§ Task to carry out: With the pictures excluded, repeat every entry exactly.

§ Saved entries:
= Beginning of Section =

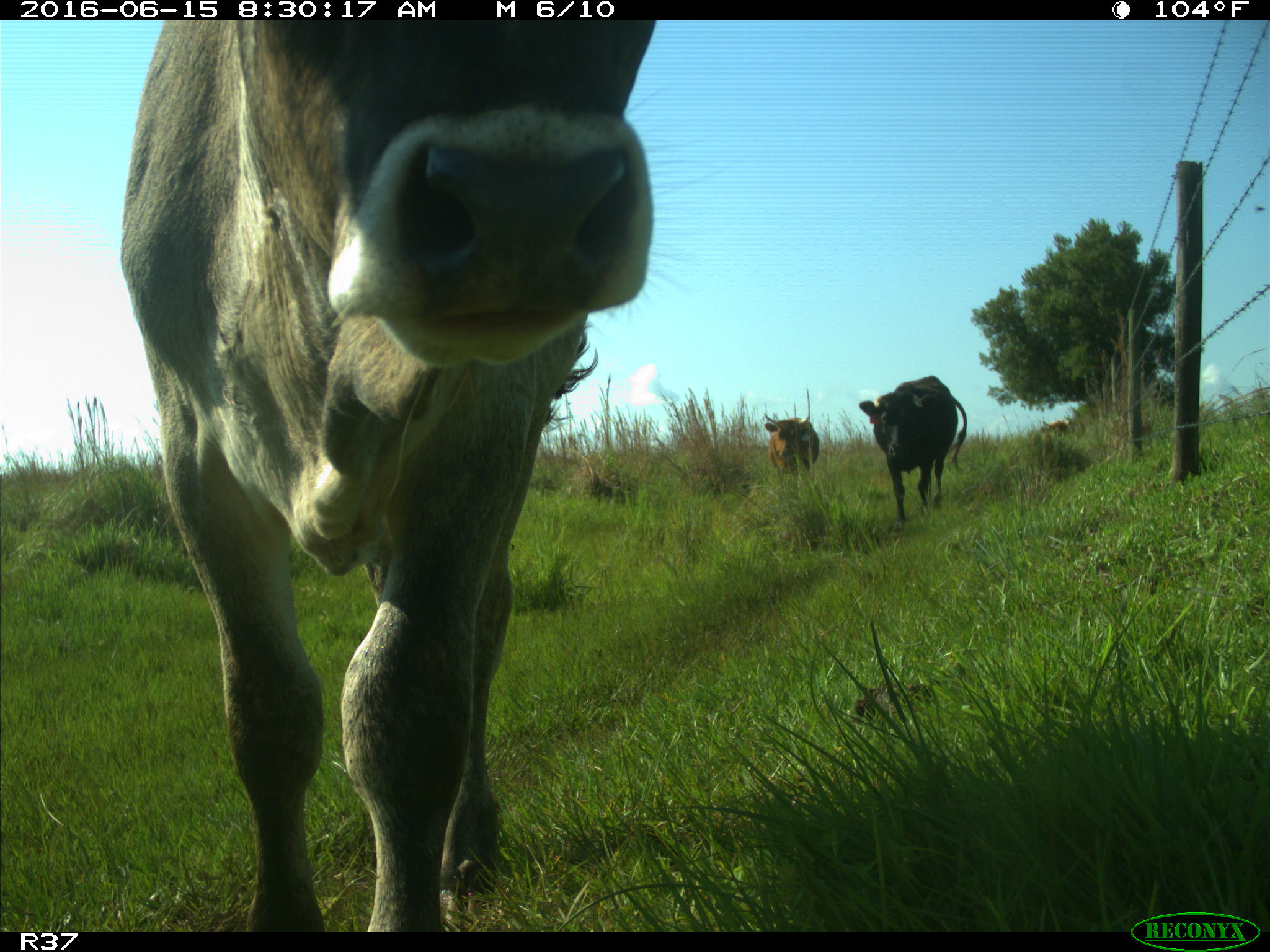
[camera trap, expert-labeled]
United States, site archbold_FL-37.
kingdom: Animalia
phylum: Chordata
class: Mammalia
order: Artiodactyla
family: Bovidae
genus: Bos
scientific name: Bos taurus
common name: domestic cow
Bos taurus (domestic cow).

= End of Section =

§ Answer for the task:
[camera trap, expert-labeled]
United States, site archbold_FL-37.
kingdom: Animalia
phylum: Chordata
class: Mammalia
order: Artiodactyla
family: Bovidae
genus: Bos
scientific name: Bos taurus
common name: domestic cow
Bos taurus (domestic cow).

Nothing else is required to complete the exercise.